'Issues beyond our control.'

Many expectant moms in Nunavut stressed, abused: Statscan


Many pregnant woman in Nunavut suffer hardships that include stress and abuse, says a new Statistics Canada report.

"A number of the findings for Nunavut are of concern," says What Mothers say: The Canadian Maternity Experience Survey.

The 240-page survey, which interviewed women across Canada, found that, compared to pregnant women in other provinces or territories, pregnant women in Nunavut are likely to:

  • Feel less happy when they learn they are pregnant;
  • Receive inadequate prenatal care, that is four or fewer visits to a health clinic, start this care later in pregnancy, and rarely under an obstetrician or gynecologist;
  • Skip folic acid supplements and be unaware that they should take these supplements to prevent birth defects;
  • Smoke and live with smokers;
  • Use street drugs before pregnancy: 26.6 per cent of pregnant women in Nunavut admitted to drug use, compared with only 5.5 per cent in Prince Edward Island.
  • Use street drugs during pregnancy: about nine per cent of pregnant women in Nunavut reported using drugs while pregnant. All other jurisdictions with numbers large enough to report have proportions of less than two per cent;
  • Drink more frequently;
  • Be unemployed;
  • Experience abuse;
  • Lack support: 15 per cent say that during pregnancy they receive support "little or none of the time;"
  • Feel stress: more than half say they're stressed during the 12 months before giving birth, the highest rate in Canada;
  • Travel to give birth;
  • Receive less support during labour from a husband or partner;
  • Give birth naturally, without cesarean sections, anesthesia or stitches, and have immediate contact with their baby and breastfeed;
  • Stay in the hospital briefly, but receive less follow-up care and support at home after the baby's birth;
  • Display symptoms suggesting postpartum depression;
  • Be unsatisfied with their health care and less likely to think their baby is in excellent health.

The survey's findings don't come as a surprise to Dr. Geraldine Osborne, the assistant director of public health in Nunavut.

But money can't resolve the problems faced by many pregnant women in Nunavut because there's a lack of capacity in the territory's communities and within her department, she said.

And some of these problems aren't even medical in nature.

"There are issues beyond our control, the social factors, the lack of employment, overcrowding, the stress and violence in homes.

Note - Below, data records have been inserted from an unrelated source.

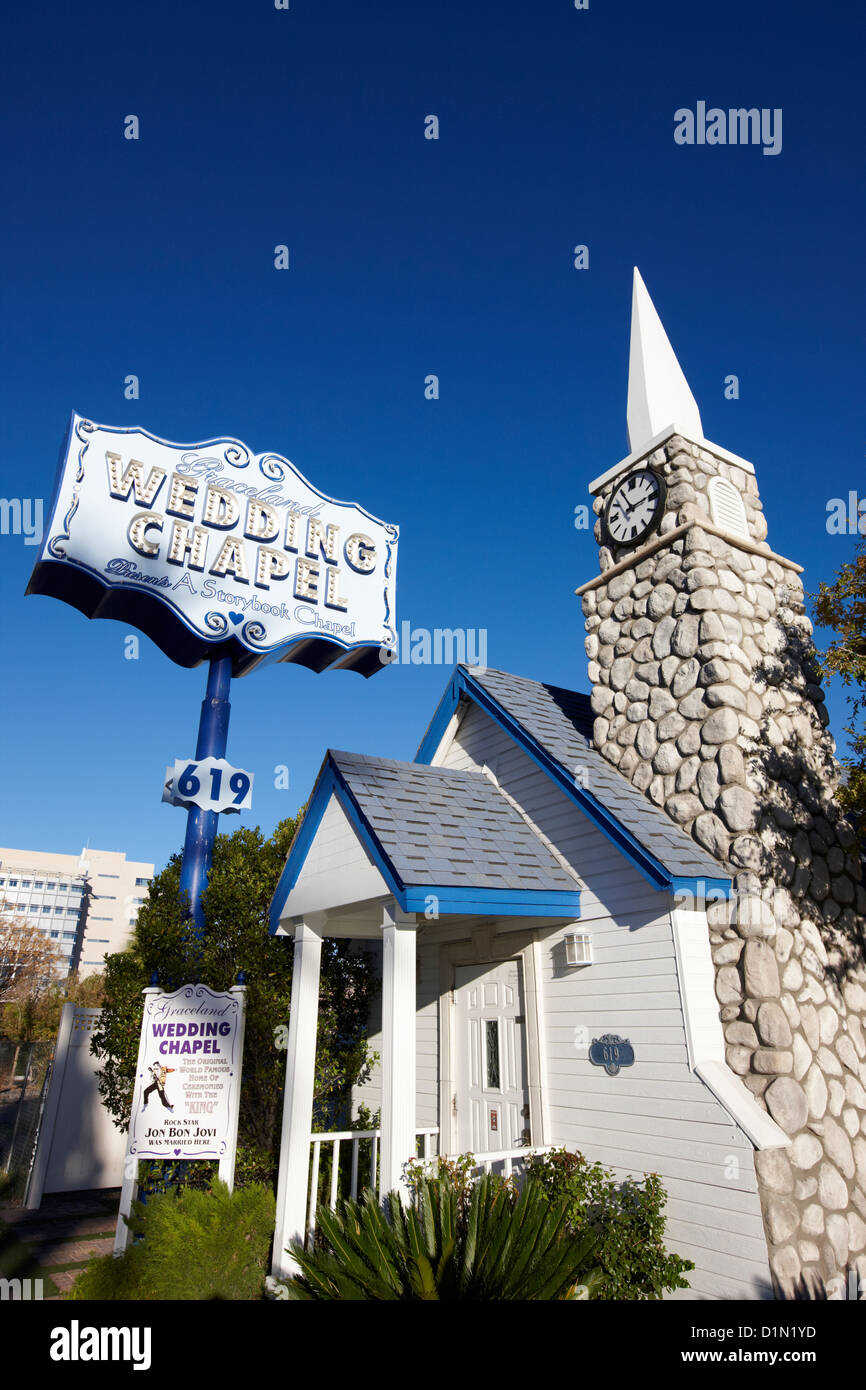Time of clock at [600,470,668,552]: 11:13
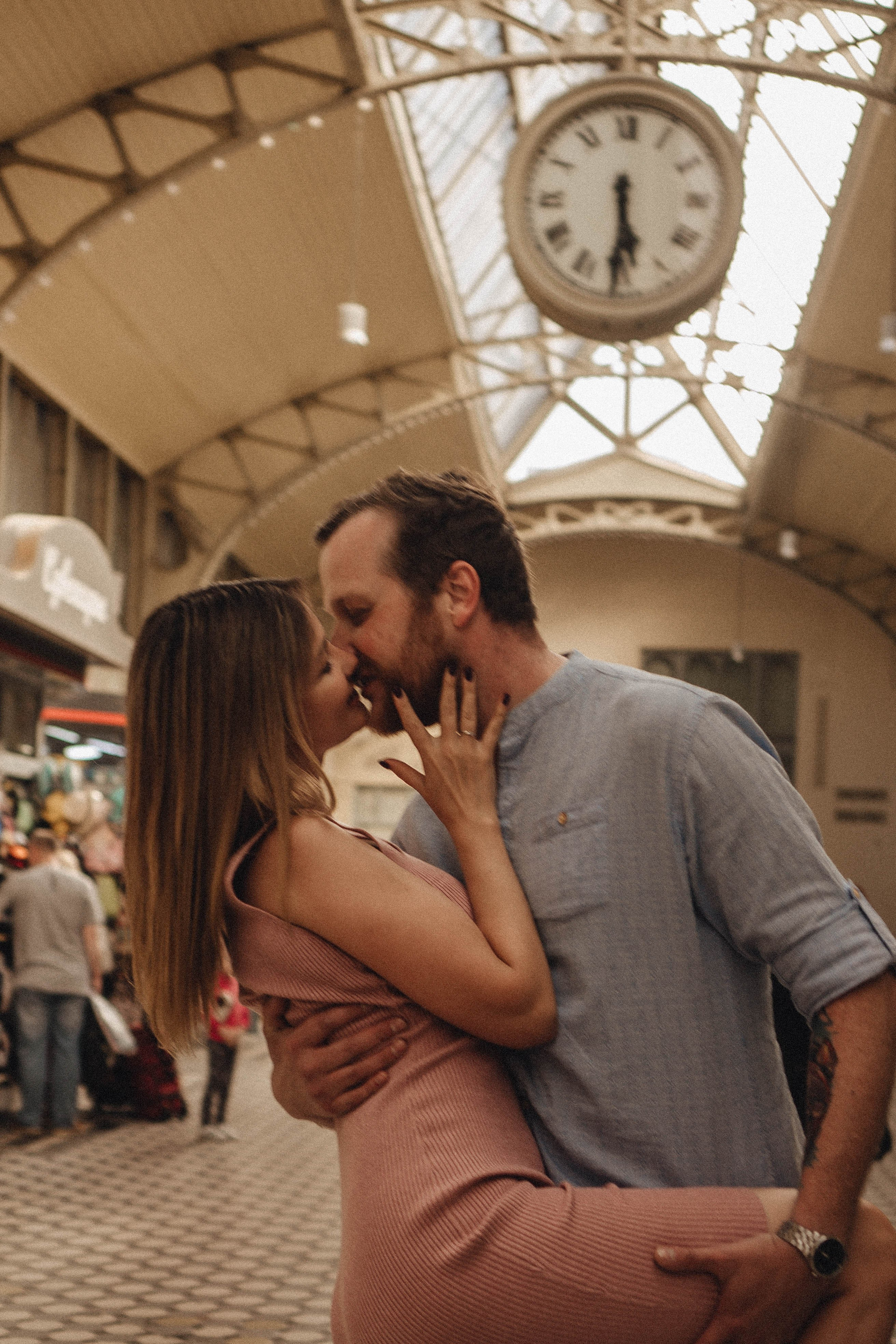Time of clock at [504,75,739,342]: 5:30
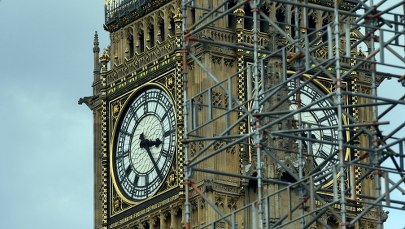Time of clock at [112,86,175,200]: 3:23
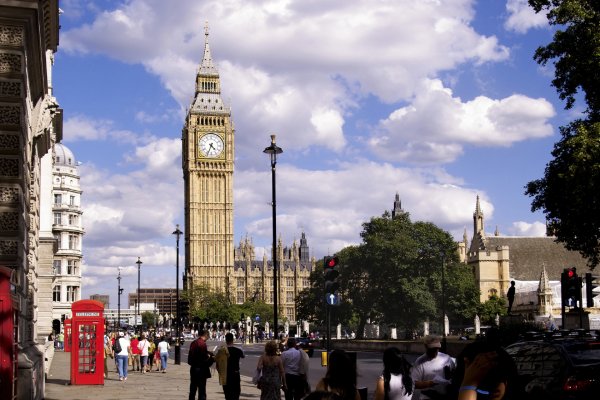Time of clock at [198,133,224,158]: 4:33
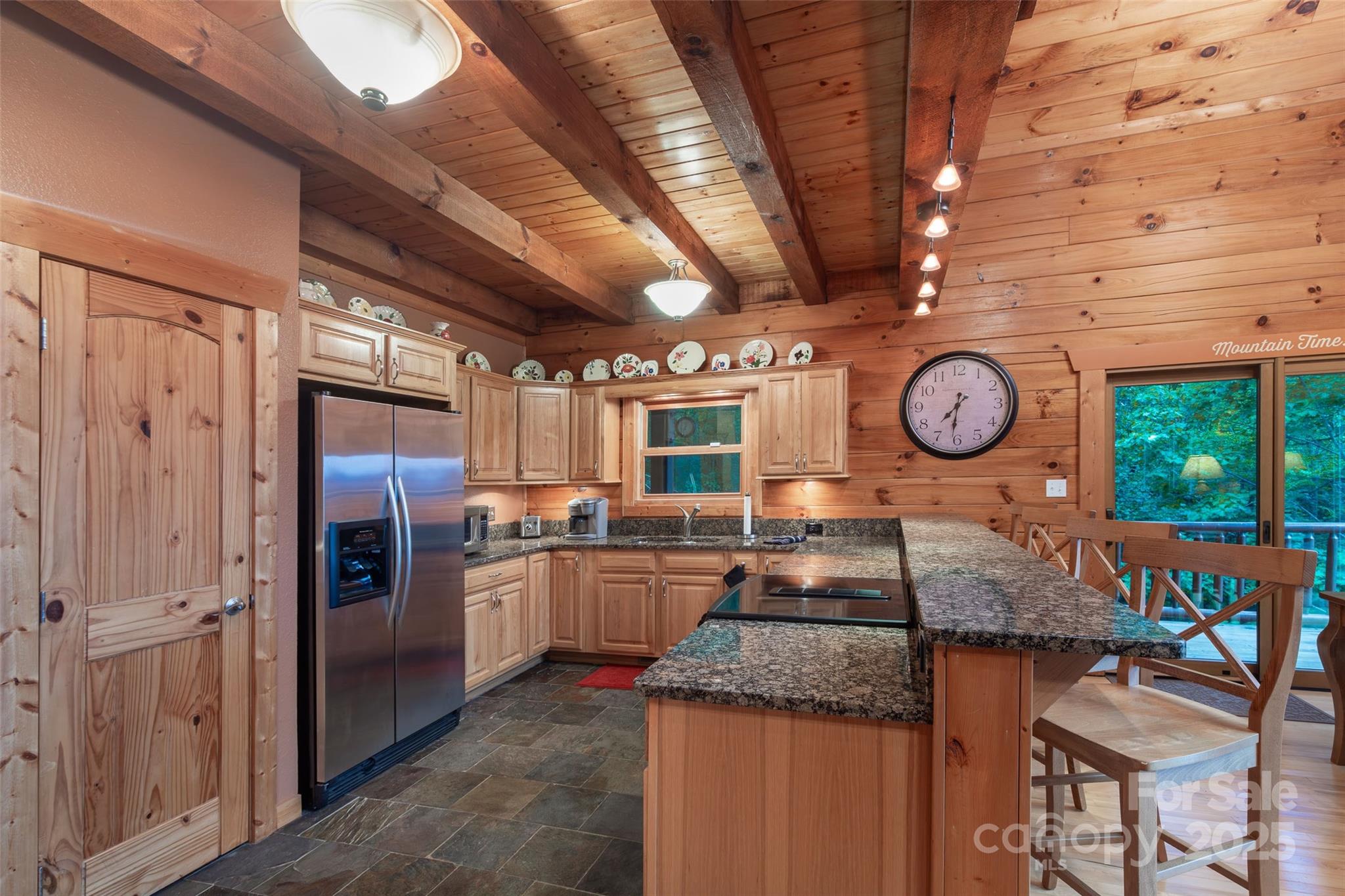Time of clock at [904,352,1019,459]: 7:31
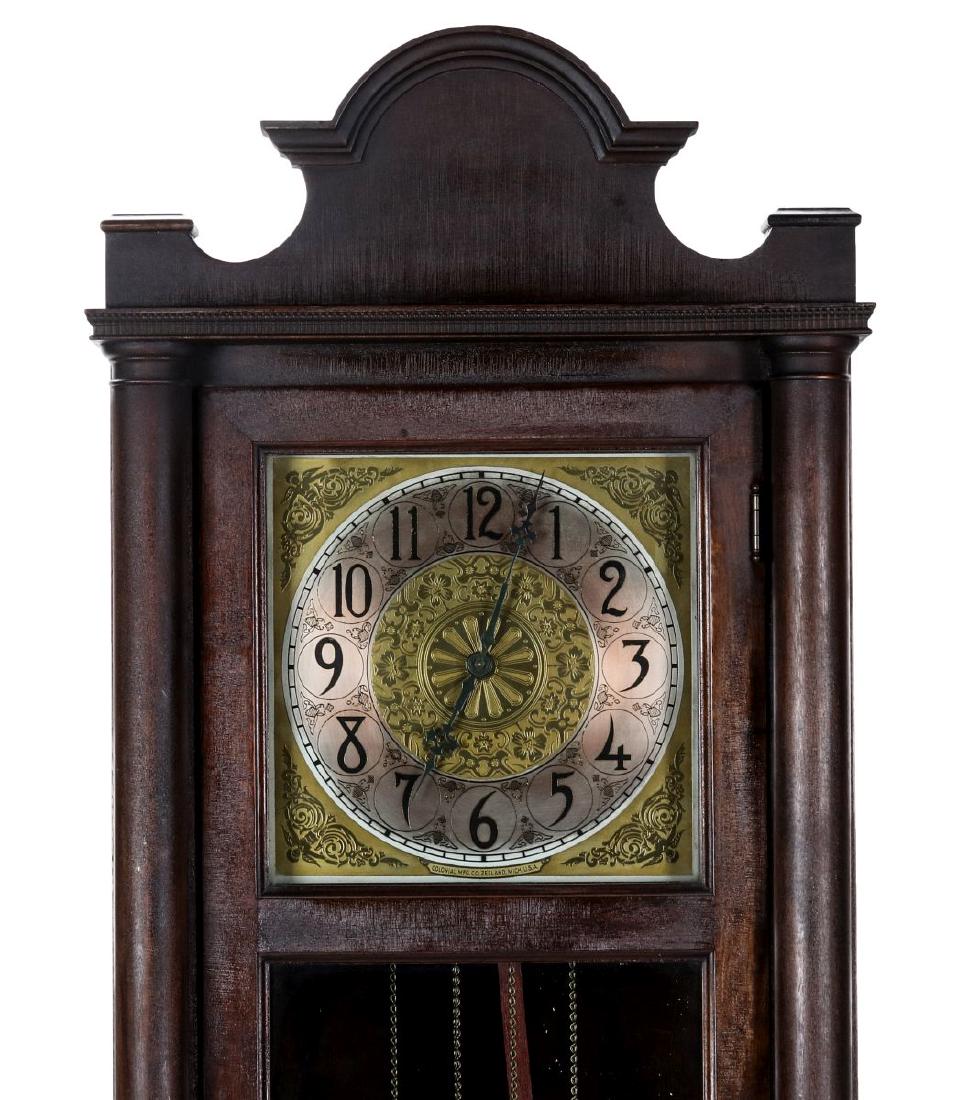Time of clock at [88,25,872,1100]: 7:03
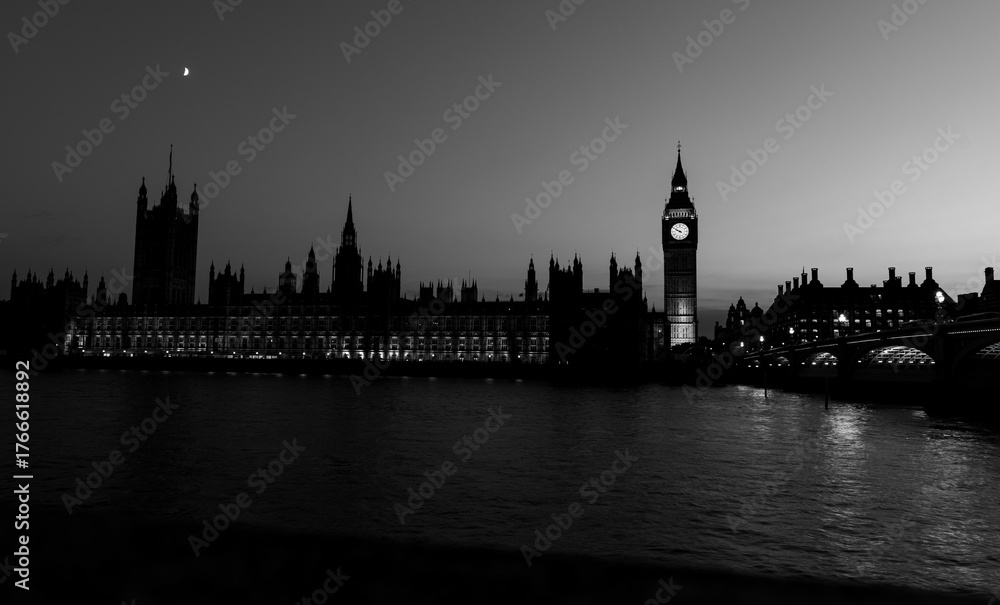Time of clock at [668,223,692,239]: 9:50
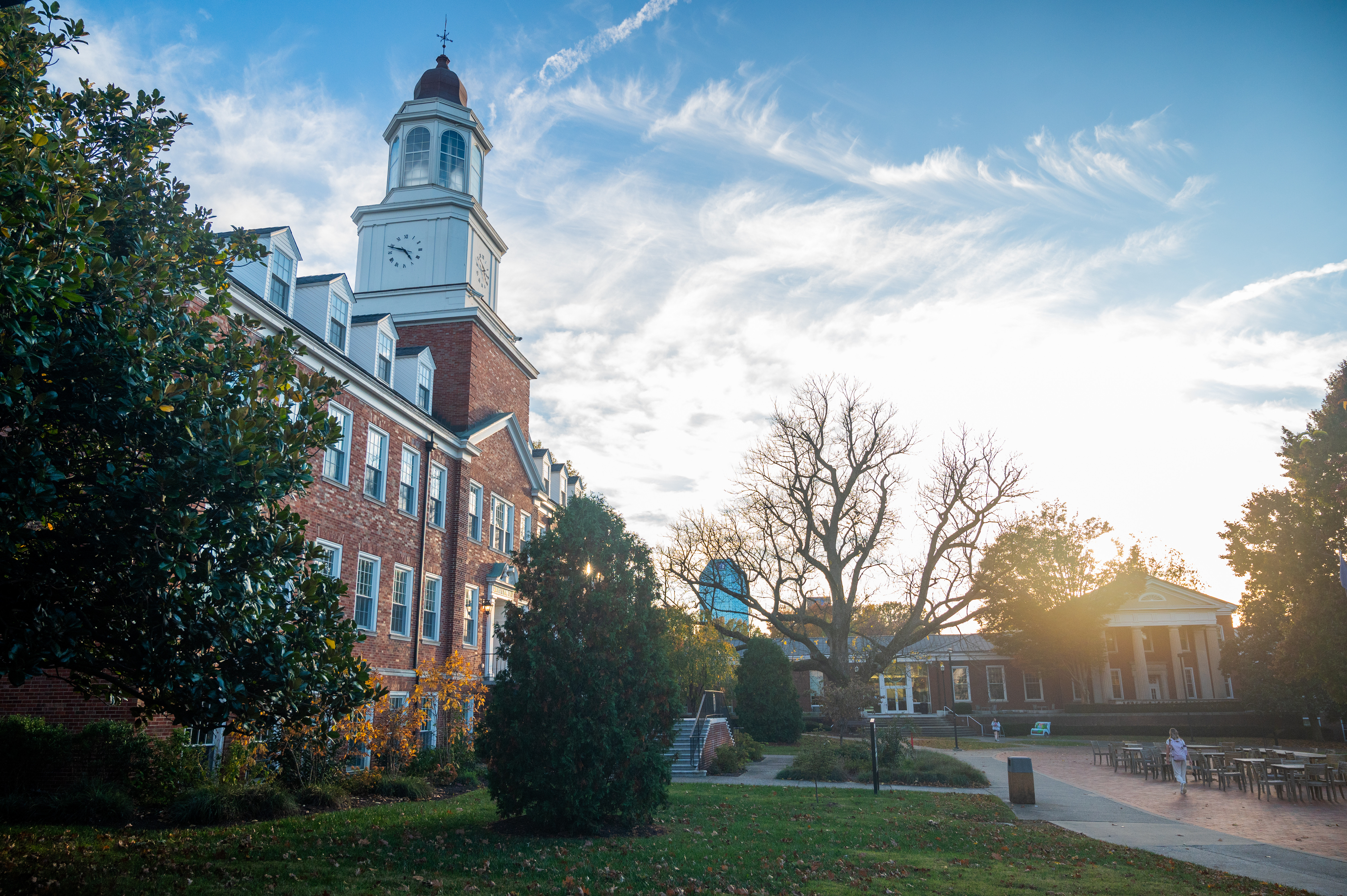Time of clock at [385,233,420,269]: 4:48
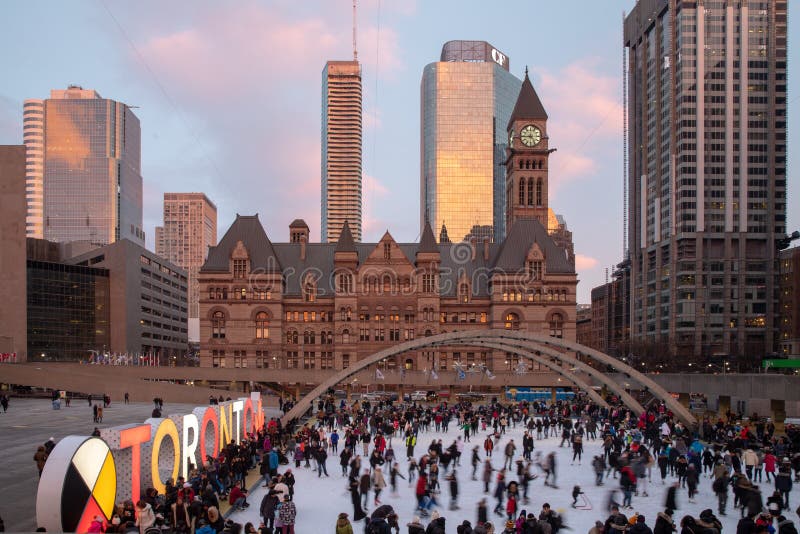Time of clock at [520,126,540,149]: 4:44
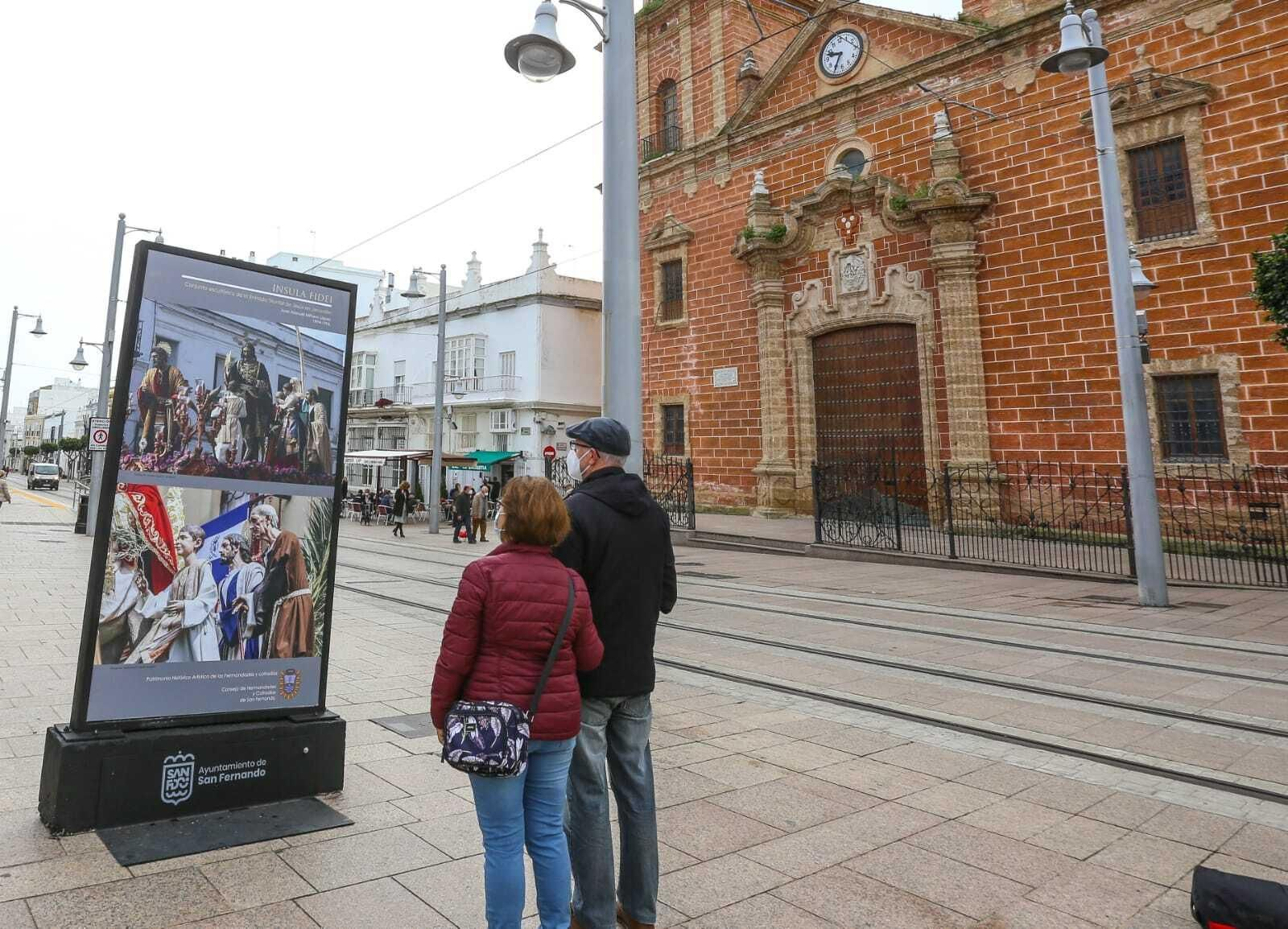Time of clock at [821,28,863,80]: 9:34
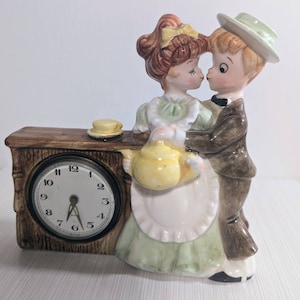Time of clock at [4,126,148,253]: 6:27
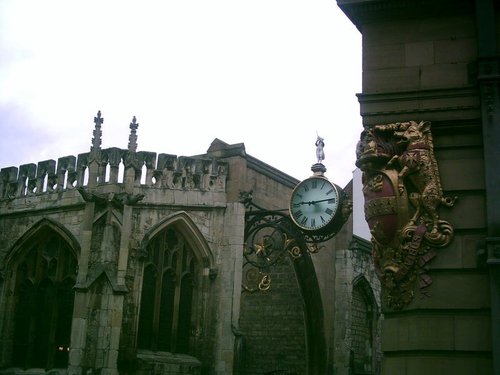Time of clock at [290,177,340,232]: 9:13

All these issues have a huge impact, and it's not an easy thing for health to deal with alone," she said.

"If we had a well-educated population who were fully employed and recovered from the many issues they have historically, then our job in public health would be a lot easier. "

Communities throughout Nunavut already offer the Canadian prenatal nutrition program for pregnant women, Osborne said. Soon, these programs will also provide information on the impact of smoking and drugs during pregnancy.

Vitamin supplements are already available to all pregnant women at Nunavut health clinics.

However, the real need among pregnant women in Nunavut isn't for folic acid because the enriched flour used in bannock contains folic acid, she said. Most need more iron and vitamin D, which prevent anemia and other health problems.

Osborne said Nunavut plans to start collecting more long-term information on pregnant women and their babies and train more local maternity care workers to better gauge the problems and solutions facing pregnant women in Nunavut.

The goal is to improve the health of all Nunavummiut.

"If you get it right at the start of life, if you have healthy babies and mothers, then all the problems are less likely to be severe or not even occur at all," she said.